High quality machining services usually require the need to follow very specific blueprints that are made by Computer Aided design (CAD) or Computer Aided Manufacturing (CAM) programs like TurboCAD and AutoCAD. With the help of these programs, the entire process will be able to produce complex 3D outlines or diagrams that are important to manufacture a machine, object, or tool. These specific blueprints should be adhered to with thorough and accurate detail in order to make sure that the product fully retains its integrity. Even though most precision machining services providers work with some CAM or CAD forms of program, they still usually work with manual sketches that are hand-drawn in the initial phases of their design.

In addition to that, precision machining is also used on different materials including bronze, steel, plastics, glass, graphite and a whole lot more. The variety of precision machining tools being used in the process entirely depends on the size and the materials that are to be used in the project. Any combination of milling machines, lathes, saws, grinders, drill presses and even high-speed type of robotics can also be used. On the other hand, the aerospace industry might use a higher velocity type of machining, while the woodwork tool making industry may use photo chemical milling and etching processes. The specific quantity of churning any particular item can reach up to thousands but can also be just a few runs.

Usually, this type of machining requires the programming of needed CNC devices and that means they are also numerically controlled by the computer. The CNC device is the one who allows for the exact dimensions that are to be followed all throughout the entire run of a certain product. To know more about precision machining, visit Howarth Engineering.

Information About Computer-Aided Design (CAD)

CAD is an acronym for Computer-aided design, which uses computer in designing an object, creating a construction plan, drafting a drawing and many other special effects. CAD doesn’t only involve creating shapes but involves more technical and detailed drawings. The product of CAD design produces a detailed output. CAD is usually used to create two-dimensional (2D) and three-dimensional (3D) object and with specific details added.

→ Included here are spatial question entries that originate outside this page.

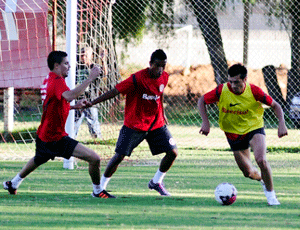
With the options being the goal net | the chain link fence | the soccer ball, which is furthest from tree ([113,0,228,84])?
the soccer ball

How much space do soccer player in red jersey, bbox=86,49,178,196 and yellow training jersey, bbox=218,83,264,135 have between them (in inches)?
27.8

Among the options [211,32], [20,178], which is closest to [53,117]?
[20,178]

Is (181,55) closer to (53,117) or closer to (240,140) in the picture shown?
(240,140)

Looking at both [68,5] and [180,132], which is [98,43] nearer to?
[68,5]

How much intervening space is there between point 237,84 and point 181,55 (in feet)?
67.9

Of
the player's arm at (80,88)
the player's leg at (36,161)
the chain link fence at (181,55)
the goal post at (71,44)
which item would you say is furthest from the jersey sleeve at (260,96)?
the chain link fence at (181,55)

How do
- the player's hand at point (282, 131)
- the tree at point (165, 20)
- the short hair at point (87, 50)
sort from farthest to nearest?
the tree at point (165, 20) → the short hair at point (87, 50) → the player's hand at point (282, 131)

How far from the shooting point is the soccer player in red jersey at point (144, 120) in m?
6.54

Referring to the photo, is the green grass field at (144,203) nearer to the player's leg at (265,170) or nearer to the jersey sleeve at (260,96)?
the player's leg at (265,170)

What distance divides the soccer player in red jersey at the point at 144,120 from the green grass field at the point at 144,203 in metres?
0.40

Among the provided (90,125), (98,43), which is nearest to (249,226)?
(98,43)

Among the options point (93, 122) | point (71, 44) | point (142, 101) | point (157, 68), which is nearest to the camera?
point (157, 68)

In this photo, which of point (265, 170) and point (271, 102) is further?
point (271, 102)

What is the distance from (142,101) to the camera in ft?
21.7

CAD is widely used in different application, this includes architectural and industrial design, aerospace and automotive industries, construction and building industries and many others that is sometimes can be beyond our imagination. To create a special effects, and technical layouts and manuals in movies and advertisement, computer animation with the aid of CAD is very much used techniques. In architectural and construction industries, CAD is used to create a drafting design of houses and buildings and other commercial and industrial establishments.

CAD is used to create detailed engineering layout, design and drawing of the physical structure of a certain object or product. CAD allows the designer or artist to create and layout their design on screen, save it for future reference and editing and can be printed out to create a blue print and to produce a hard copy of a certain project.

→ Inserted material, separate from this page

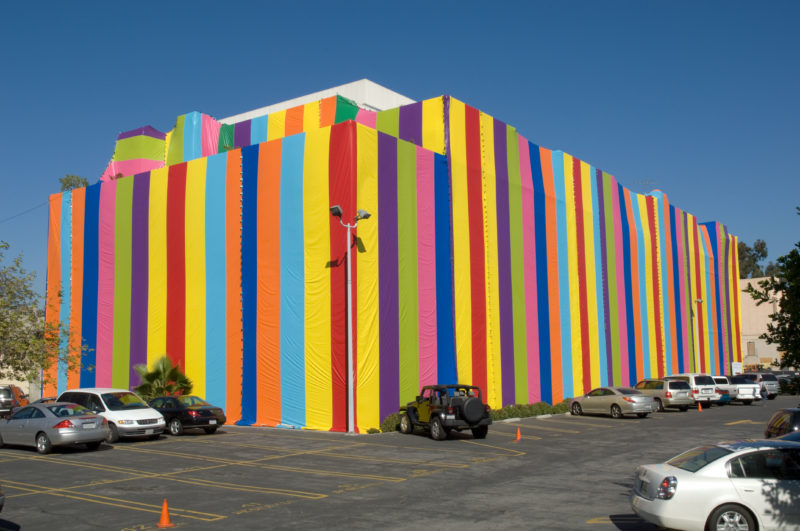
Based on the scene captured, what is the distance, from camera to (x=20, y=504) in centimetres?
1265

Software packages ranges from 2D, 3D and surface modelers. CAD software is usually compatible for all major operating system. Some CAD software is made specifically for a certain platform, like AutoCAD which only works in Windows operating system only. Some other CAD software also has hardware compatibility issue. Some requires large amount or memory, huge hard drive space and higher video card resolution.

The interface used to create a CAD design is usually a mouse, digitizing tablet and pen and a spaceball. Some other uses stereoscopic glasses to view the three-dimensional design of the object.